18 September 1911 was the third match of the interstate series between New South Wales and Victoria. The New South Wales team had won the first two matches which clinched the series, however the second game left New South Wales captain Jim Kendall injured with a split shin bone after a blow to the leg during the hockey match. Due to Kendall's injury rendering him unable to play and Dunbar Poole also absent for the final game, the New South Wales team was short of 2 players. A decision was made to complete the final game of the series with a composite team of Dark Blue and Light Blue teams made up of the Victoria and New South Wales teams and emergency back up players for the Victorian team. John Goodall, listed as a Victorian player, was named in the Dark Blue side. The final score was 6–3 in favor of the Dark Blue team.

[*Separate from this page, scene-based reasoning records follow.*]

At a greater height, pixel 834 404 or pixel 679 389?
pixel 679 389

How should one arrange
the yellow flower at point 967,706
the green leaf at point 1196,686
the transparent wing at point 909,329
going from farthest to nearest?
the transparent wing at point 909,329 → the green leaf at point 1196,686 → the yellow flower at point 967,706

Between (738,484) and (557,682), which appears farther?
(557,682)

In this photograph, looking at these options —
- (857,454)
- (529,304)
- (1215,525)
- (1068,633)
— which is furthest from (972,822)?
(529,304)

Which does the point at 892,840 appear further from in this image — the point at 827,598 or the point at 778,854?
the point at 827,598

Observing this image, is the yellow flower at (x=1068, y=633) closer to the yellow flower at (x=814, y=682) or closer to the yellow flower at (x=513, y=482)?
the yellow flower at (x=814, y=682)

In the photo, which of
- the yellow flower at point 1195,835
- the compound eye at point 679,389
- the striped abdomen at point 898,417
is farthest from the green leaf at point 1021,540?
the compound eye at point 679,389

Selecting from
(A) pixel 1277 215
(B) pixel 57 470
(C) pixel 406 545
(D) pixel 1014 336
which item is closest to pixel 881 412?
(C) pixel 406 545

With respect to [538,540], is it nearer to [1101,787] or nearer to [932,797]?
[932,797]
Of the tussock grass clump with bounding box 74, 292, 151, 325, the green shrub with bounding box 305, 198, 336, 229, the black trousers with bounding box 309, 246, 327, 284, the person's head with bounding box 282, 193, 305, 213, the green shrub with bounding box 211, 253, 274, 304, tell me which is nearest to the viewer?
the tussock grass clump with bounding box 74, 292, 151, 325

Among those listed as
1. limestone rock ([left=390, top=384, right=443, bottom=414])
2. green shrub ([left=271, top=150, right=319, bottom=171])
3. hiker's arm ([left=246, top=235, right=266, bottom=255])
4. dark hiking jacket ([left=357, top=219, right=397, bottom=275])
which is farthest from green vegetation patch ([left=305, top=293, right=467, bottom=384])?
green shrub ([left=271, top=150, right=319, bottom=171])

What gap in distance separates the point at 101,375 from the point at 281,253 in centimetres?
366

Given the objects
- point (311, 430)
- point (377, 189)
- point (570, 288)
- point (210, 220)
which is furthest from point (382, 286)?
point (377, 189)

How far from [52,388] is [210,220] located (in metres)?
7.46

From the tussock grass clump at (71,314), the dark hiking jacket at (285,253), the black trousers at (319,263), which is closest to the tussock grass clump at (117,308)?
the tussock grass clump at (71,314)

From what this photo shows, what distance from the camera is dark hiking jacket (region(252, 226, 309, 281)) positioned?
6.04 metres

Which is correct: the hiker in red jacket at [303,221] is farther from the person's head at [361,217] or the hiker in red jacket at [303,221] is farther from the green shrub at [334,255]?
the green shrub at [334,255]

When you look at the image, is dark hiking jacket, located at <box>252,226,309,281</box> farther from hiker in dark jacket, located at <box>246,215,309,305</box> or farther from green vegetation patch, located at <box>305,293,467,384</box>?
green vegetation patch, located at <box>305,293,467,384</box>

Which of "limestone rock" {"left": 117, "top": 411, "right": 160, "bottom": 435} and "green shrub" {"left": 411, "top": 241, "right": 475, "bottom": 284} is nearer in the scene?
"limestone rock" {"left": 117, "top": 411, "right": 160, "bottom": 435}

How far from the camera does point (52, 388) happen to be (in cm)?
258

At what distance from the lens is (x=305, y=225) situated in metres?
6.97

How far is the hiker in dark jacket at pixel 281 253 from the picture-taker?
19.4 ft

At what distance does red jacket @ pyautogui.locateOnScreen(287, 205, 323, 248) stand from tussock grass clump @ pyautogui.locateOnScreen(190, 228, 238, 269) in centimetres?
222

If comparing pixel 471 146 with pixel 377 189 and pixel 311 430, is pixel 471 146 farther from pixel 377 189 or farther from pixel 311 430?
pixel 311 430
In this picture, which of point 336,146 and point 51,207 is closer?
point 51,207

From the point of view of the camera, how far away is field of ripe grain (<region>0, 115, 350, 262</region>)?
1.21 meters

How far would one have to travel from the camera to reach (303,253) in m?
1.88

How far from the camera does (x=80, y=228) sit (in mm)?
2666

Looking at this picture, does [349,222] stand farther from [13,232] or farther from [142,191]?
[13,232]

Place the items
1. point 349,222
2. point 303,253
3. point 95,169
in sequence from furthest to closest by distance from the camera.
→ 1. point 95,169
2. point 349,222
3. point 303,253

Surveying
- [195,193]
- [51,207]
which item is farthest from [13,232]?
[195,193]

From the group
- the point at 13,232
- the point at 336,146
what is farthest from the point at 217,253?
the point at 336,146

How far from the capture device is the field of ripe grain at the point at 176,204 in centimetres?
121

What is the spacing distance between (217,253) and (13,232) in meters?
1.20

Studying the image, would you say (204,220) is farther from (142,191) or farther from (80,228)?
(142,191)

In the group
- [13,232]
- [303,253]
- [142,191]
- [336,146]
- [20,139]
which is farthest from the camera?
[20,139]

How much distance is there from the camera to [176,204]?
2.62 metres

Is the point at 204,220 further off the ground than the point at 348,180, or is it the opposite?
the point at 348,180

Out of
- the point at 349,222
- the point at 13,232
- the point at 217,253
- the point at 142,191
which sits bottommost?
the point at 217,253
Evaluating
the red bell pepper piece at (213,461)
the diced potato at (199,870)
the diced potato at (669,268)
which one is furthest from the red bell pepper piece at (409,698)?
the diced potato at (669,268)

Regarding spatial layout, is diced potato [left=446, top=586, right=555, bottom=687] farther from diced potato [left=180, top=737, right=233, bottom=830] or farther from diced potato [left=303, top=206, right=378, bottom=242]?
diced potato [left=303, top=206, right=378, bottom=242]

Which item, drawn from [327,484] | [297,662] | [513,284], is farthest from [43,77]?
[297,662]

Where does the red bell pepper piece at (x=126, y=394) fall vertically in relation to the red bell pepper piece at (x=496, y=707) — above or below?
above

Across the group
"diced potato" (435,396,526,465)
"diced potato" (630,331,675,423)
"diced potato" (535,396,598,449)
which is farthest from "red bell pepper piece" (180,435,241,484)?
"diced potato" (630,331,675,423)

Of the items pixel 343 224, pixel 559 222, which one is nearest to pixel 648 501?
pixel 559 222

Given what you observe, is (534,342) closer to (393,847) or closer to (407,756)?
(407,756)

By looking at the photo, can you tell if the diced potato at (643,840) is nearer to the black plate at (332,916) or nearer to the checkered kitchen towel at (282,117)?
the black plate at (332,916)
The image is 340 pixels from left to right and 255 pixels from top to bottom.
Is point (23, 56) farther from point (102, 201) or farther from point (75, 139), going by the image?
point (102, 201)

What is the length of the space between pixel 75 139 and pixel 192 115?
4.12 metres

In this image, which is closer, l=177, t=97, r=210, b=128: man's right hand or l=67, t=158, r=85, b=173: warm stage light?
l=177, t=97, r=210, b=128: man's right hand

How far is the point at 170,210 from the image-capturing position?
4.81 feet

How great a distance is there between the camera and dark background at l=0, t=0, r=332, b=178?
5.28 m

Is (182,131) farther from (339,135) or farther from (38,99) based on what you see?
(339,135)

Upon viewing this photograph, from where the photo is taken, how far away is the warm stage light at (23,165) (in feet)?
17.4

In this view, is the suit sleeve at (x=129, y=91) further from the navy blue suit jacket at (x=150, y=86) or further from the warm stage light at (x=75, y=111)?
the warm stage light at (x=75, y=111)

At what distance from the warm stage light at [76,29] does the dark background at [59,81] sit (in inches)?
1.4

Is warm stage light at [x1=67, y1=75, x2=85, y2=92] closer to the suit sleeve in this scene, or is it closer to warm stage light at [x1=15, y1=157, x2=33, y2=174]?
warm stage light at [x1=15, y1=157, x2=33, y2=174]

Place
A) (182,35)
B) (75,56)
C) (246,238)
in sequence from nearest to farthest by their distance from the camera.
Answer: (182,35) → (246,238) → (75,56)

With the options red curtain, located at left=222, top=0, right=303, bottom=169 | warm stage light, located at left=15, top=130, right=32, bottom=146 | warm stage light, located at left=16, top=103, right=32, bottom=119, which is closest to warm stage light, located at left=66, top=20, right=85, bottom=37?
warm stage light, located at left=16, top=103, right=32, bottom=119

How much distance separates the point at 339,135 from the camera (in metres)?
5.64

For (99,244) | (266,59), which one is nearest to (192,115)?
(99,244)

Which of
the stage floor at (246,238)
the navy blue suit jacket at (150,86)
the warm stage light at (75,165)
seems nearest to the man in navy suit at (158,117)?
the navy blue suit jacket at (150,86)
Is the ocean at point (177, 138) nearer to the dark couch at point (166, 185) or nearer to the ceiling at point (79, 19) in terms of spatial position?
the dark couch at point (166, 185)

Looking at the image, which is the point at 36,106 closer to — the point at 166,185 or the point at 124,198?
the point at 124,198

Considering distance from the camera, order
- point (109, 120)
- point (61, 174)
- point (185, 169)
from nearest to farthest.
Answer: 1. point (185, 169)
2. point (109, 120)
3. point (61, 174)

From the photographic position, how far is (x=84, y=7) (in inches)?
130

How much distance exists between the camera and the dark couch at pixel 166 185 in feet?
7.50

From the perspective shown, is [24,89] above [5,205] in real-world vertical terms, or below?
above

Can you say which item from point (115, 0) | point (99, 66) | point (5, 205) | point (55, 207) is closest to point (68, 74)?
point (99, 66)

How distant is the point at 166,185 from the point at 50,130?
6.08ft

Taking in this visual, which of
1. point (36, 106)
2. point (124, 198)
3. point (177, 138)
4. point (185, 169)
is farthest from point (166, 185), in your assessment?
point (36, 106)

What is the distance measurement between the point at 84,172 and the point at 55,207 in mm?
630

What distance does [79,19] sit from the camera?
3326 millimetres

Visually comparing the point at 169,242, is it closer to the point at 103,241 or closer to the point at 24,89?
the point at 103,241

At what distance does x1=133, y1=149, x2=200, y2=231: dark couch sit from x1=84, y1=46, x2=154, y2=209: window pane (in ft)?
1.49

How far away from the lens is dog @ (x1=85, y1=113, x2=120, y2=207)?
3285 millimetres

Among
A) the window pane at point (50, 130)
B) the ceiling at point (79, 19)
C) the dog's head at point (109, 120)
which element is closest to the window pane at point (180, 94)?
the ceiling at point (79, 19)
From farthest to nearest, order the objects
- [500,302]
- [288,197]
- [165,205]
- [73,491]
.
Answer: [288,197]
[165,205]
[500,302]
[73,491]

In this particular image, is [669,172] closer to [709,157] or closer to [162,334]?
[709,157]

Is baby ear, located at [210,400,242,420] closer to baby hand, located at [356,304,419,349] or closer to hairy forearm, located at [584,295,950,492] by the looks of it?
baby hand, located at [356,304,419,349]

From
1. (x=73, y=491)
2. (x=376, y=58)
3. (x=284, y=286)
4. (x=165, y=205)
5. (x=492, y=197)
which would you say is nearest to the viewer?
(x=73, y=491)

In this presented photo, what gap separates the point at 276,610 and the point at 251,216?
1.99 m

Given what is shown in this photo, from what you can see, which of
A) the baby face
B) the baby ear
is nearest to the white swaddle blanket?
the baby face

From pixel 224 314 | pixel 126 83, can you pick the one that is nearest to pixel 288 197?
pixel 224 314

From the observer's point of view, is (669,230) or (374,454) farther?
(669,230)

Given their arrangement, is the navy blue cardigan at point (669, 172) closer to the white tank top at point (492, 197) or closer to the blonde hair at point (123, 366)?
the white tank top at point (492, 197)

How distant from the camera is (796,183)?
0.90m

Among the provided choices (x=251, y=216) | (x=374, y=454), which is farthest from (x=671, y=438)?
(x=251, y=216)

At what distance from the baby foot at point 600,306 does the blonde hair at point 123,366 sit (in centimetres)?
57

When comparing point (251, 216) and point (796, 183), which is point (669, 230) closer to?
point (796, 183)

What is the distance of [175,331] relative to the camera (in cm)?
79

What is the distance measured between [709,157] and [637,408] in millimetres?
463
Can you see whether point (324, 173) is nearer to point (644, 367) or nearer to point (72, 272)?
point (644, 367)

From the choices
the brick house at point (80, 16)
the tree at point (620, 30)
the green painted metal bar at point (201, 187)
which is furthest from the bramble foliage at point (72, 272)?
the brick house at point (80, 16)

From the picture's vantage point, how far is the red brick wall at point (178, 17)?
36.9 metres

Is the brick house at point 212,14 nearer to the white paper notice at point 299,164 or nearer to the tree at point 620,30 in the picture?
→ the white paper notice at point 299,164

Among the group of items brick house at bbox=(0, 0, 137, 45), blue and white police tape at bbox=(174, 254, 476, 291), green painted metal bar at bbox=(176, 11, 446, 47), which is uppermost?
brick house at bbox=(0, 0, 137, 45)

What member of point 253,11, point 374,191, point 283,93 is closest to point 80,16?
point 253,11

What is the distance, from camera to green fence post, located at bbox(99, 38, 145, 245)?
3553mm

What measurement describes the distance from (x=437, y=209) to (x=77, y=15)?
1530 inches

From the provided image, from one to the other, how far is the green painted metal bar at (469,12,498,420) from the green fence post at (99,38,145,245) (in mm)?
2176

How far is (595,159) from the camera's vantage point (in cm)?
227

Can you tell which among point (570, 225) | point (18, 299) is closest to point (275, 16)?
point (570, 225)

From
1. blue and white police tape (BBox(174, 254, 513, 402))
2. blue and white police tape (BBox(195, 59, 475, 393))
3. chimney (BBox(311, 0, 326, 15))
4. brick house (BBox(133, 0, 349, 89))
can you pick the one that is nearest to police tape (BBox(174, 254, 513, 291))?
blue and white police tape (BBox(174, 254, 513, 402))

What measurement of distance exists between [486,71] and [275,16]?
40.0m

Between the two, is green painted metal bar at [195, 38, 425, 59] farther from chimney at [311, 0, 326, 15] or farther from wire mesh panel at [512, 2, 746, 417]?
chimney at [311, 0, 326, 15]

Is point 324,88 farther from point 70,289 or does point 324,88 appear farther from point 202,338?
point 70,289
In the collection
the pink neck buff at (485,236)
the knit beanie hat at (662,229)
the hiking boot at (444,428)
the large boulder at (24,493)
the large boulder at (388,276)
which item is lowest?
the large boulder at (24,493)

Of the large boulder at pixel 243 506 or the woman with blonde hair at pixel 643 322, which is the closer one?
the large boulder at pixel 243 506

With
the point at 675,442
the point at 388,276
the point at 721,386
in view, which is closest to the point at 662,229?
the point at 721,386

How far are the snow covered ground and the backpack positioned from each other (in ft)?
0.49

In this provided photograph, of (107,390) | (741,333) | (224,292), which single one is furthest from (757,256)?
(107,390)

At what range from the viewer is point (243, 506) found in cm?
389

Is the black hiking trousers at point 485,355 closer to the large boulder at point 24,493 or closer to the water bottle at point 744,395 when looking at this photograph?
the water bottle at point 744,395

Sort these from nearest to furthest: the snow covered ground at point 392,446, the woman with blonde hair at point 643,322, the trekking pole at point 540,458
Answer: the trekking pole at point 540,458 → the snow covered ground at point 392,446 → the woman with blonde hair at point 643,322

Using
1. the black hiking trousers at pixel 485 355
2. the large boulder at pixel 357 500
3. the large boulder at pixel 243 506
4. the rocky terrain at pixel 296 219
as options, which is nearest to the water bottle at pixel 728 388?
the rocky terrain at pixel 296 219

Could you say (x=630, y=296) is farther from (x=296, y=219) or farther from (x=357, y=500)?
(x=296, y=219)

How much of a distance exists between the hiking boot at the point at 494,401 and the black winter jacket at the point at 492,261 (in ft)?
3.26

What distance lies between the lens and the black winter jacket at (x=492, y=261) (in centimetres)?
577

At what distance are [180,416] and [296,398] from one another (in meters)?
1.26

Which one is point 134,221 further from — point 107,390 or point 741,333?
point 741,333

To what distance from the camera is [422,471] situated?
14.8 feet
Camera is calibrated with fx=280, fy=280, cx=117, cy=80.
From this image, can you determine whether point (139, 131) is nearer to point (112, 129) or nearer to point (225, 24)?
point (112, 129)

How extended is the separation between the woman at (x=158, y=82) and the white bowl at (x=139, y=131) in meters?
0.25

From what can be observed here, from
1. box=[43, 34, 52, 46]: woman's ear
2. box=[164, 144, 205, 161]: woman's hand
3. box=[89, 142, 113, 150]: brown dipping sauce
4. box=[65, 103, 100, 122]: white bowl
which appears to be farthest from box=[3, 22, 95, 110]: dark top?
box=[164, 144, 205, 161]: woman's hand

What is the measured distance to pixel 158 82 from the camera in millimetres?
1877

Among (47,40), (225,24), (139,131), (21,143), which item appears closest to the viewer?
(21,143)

The newly appointed second president of the VAIHA, Philip John Rupert Steele Sr, presented an interstate cup, gifted by John Goodall, to the injured New South Wales captain Jim Kendall on the evening after the final game of this series.

== Skating ==
John Goodall became the fourth National Ice Skating Association of Australia (NISAA) National Men's Skating Champion in 1914.